◆ BRIEF 1
In the horse racing report below, by how many lengths did Whiskey Sour win the Future Champions Novice Hurdle?

◆ EXTRACT
***
Min bumped Simply Ned twice, resulting in bits of running rail flying dramatically. Since there was only half a length in it at the line, the stewards’ call was logical even if it only handed Min’s rider Paul Townend a two-day careless riding ban – which appeared a little lenient.

But if Townend got lucky there, his luck deserted him with a vengeance in the Future Champions Novice Hurdle, a top-flight race that wasn’t so much unpredictable as bizarre.

Elliott’s evens favourite Mengli Khan hadn’t jumped particularly well, but there’d been no hint he would run out through the wing of the second-last.

He did anyway, and Jack Kennedy’s Christmas, which had taken another wrong turn when the teenager was unseated from Ball D’Arc in the previous Grade One, took another unexpected turn for the worst.

Outsider

Then again, few could have seen Whiskey Sour emerging on top. The outsider of Mullins’s four runners was a long last for the first half of the race and, although he closed on the turn-in, Mengli Khan’s crash looked to leave the race between Sharjah and Townend’s mount, Real Steel.

Remarkably, both Mullins-trained horses fell independently, leaving Whiskey Sour to swerve his way through the carnage and ultimately win by 19 lengths under David Mullins.

“I’ve never seen anything like it. Losing the race in the stewards’ room, then Mengli Khan jumping out. I thought then we’d be first, second and third, and the two fall individually. It was extraordinary stuff. I was waiting for them to bring down our third and really cap the day,” Mullins said.

“I asked David, ‘how did you miss all those horses?’ and he said ‘it’s lucky he’s small!’” the champion trainer added. “It was an extraordinary race and I don’t know what to take from it. It was a lucky win – end of story.”

Whiskey Sour is the smallest horse in the Mullins yard at 15.2hh, but he provided owner Luke McMahon with another memorable moment at Galway in the summer when winning the big amateur prize under McMahon’s son Aubrey.

Mullins appeared frustrated about Min’s disqualification, a performance that saw his Queen Mother Champion Chase odds almost double with some firms to 6-1.
***
◆ INFORMATION GIVEN
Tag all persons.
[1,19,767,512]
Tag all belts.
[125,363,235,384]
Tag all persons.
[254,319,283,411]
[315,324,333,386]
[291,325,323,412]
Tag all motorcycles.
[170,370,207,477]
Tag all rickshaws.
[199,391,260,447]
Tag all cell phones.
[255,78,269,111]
***
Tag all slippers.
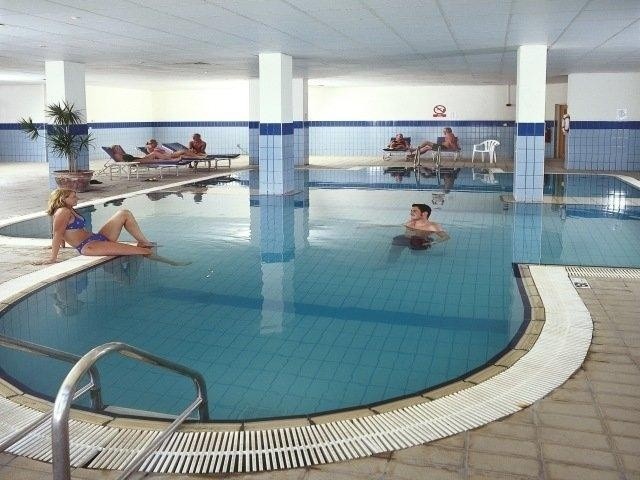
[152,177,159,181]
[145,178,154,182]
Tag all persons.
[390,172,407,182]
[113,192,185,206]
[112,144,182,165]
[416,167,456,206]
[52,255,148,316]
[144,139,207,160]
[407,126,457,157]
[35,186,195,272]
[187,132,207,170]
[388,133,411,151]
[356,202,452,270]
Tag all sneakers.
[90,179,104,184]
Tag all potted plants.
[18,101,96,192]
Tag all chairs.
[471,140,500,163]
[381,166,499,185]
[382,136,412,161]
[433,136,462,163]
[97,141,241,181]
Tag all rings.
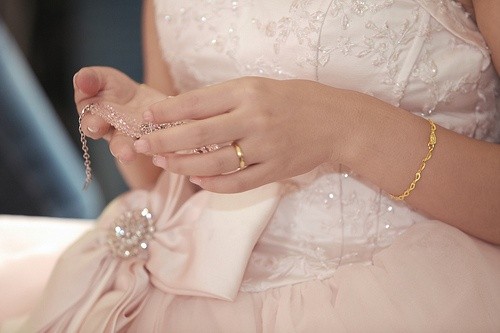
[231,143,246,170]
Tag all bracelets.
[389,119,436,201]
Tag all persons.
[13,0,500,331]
***
◆ BRIEF 2
Give the stretch of the records above, from the line that contains "Tag all potted plants." through the line that contains "[13,0,500,331]", as a numbered list. Skip blank lines and leave out the pictures.

◆ CORRECT OUTPUT 1
19 lengths

◆ CORRECT OUTPUT 2
1. Tag all potted plants.
2. [18,101,96,192]
3. Tag all chairs.
4. [471,140,500,163]
5. [381,166,499,185]
6. [382,136,412,161]
7. [433,136,462,163]
8. [97,141,241,181]
9. Tag all rings.
10. [231,143,246,170]
11. Tag all bracelets.
12. [389,119,436,201]
13. Tag all persons.
14. [13,0,500,331]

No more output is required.